My fears for my companion's clouded faculties were realized when he steered Woods in a direction opposite the path to his tent. “Holmes, this isn't—”

He cut me off with a sloppy hiss, a finger to his lips and his other hand clutching the little man's collar, essentially holding him up; Woods was nearly walking upon his ankles. Holmes winked at me, and in that moment I knew that he was sober.

Confused and only partially encouraged, I accompanied the pair outside the mining camp and down the slope where the murder of Hank Littlejohn had occurred. “Holmes!” I jerked out my revolver. A group of men stood at the base of the descent. I recognized Elmer Dundy, Littlejohn's truculent teamster partner, and the miners who had been with him when he'd accosted us in the saloon.

“Spare them, Doctor,” Holmes said. “They're witnesses.”
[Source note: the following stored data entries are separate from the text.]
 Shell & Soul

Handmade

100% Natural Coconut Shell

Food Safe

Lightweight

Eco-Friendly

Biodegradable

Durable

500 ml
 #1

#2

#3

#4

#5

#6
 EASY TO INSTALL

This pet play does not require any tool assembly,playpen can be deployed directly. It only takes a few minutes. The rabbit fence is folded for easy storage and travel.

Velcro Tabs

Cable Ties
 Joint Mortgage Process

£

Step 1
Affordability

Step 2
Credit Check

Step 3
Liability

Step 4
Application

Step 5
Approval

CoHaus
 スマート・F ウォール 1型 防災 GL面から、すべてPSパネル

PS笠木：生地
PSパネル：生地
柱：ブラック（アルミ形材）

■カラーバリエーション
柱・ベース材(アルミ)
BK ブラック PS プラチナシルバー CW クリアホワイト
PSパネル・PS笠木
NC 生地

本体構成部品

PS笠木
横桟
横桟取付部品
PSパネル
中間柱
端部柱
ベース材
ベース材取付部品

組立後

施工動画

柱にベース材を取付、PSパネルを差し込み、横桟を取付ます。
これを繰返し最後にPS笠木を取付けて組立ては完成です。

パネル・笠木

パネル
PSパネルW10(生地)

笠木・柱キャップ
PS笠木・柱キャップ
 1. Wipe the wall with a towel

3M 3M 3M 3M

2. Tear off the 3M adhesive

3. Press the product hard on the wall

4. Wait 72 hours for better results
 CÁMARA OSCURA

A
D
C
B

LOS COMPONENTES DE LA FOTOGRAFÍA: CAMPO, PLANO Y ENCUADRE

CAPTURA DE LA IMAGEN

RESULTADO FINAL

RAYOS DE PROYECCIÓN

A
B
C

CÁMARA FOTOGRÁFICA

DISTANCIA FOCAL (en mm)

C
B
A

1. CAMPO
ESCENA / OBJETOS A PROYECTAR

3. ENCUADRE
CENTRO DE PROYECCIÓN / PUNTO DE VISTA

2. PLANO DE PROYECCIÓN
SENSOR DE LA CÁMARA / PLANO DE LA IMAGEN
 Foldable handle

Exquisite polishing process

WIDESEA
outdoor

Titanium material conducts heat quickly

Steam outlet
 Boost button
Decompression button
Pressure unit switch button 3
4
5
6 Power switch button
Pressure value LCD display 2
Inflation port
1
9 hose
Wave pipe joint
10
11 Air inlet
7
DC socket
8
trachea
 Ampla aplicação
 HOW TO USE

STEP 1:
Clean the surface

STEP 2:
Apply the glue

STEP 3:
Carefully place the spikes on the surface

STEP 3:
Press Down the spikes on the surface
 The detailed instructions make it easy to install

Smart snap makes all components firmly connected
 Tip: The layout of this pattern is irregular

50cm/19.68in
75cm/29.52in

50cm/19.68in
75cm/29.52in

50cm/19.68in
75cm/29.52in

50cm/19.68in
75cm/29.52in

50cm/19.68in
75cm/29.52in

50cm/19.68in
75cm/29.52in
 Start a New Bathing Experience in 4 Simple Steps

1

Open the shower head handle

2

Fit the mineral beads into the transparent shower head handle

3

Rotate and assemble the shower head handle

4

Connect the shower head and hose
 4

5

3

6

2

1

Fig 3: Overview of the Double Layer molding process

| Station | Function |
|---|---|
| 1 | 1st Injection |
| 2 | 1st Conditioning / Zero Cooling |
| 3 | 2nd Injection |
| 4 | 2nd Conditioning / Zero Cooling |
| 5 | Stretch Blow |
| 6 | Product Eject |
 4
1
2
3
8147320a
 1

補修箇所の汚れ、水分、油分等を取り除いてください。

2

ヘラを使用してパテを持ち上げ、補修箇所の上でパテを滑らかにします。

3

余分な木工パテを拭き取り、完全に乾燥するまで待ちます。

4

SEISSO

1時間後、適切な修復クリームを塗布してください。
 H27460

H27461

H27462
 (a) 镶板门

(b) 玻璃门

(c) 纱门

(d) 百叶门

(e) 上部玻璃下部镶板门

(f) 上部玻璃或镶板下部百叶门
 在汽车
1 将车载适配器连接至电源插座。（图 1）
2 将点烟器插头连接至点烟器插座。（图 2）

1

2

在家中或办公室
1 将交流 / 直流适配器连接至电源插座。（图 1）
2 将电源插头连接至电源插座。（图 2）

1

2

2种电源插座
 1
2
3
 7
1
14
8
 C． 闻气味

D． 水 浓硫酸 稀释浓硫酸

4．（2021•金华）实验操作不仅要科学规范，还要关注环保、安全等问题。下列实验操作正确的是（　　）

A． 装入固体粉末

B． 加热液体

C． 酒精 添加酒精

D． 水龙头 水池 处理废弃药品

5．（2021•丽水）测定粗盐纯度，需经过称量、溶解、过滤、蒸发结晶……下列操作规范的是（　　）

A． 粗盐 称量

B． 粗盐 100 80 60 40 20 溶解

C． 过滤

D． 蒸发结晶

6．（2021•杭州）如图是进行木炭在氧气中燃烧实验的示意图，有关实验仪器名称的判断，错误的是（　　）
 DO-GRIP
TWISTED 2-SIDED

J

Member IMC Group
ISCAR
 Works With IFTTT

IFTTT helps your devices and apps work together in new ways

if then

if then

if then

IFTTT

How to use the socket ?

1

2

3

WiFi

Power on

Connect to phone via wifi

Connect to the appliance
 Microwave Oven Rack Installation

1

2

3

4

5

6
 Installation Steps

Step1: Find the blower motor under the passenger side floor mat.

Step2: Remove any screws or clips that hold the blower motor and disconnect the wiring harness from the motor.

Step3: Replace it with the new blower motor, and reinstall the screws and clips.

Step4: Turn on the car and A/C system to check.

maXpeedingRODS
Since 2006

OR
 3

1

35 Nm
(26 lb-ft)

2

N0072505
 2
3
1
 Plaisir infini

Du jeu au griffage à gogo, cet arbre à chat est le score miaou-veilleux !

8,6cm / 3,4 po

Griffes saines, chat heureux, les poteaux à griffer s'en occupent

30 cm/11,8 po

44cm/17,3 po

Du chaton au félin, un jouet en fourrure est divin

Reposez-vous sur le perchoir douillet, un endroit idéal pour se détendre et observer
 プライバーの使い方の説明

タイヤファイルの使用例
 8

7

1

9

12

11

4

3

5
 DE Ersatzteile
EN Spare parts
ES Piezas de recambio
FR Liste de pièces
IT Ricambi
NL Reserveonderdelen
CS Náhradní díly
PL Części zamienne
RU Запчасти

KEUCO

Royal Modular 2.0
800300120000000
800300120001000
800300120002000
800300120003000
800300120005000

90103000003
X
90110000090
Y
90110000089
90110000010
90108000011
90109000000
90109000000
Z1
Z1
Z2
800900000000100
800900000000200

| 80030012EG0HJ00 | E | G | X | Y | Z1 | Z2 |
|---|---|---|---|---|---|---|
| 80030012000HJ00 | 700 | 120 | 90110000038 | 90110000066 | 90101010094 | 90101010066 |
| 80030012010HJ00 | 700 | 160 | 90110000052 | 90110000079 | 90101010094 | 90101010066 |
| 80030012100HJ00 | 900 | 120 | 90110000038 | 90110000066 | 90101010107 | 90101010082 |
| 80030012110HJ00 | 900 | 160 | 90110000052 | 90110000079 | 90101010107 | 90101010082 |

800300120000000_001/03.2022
“Let's get this done with.” Dundy's tone now was free of bluster. I considered him more dangerous in this humour than ever. “I came prepared.” He held up a length of rope ending in a noose.

“One moment. Mr. Earp?”

“Here.” That fellow strode out of the shadow of a piñon tree into the light of a moon, in Holliday's words, “as big as a pumpkin.” His revolver was in his hand.

Dundy and his friends fell into growling murmurs. Algernon Woods, who until this moment had been talking and singing to himself, grew silent, and to a great measure less incoherent. “What's this about? Where's my tent?”

“It's Holliday! He's busted out!” One of the miners pointed.

We turned to observe a tall, emaciated figure at the top of the slope, wearing a voluminous pale coat and a broad-brimmed hat that shadowed the top half of his face and the hollows in his cheeks. One bony arm stuck far out of its sleeve as the figure raised his arm to shoulder level and pointed a long-barreled revolver directly at Holmes and Woods.

Several of Dundy's friends clawed at their overalls, only to stop at a command from Earp, accompanied by the crackling of the hammer as he leveled his weapon at the crowd.

Holmes, with a foolhardiness I could attribute only to the bottle, left Woods weaving to ascend the slope. When he stood beside the figure at the top, he said, “Observe his stance. Is it habitual with Holliday?”

“Ask anyone,” Earp said. “Only a fool fires from the hip.”

“Mr. Dundy?”

The teamster conferred with his friends, nodded. He was hesitant. All could see that Holmes stood two heads higher than the man identified as Holliday.

Holmes produced a ball of string, one end of which he tied to the barrel of the gunman's pistol, then relieved him of it and assumed the former's stance. “Watson!”

I abandoned my weapon to its pocket, the better to catch the spool as he threw it in my direction.

“Mr. Earp, you are Littlejohn's height, are you not?”

“Give or take an inch. I only saw him horizontal.”

“Kindly take Mr. Woods's place.”

There was nothing kind in the way Earp shoved the little tailor aside and supplanted him. He stood, holding his aim upon the group of witnesses, as seeing Holmes's purpose, I unwound the spool.

“Taut, dear fellow! A bullet observes no principle other than the shortest distance between two points.”

I pulled the string taut and placed the spool against Earp's person. It touched him high on the chest.

“Littlejohn was struck low in the abdomen. You will observe, gentlemen, that I stand at about Holliday's height.”

No objections were raised. Holmes then returned the pistol to the much shorter man at his side, who raised it to shoulder level and aimed it down the slope. When at this angle I tightened the string, it touched Earp at his abdomen.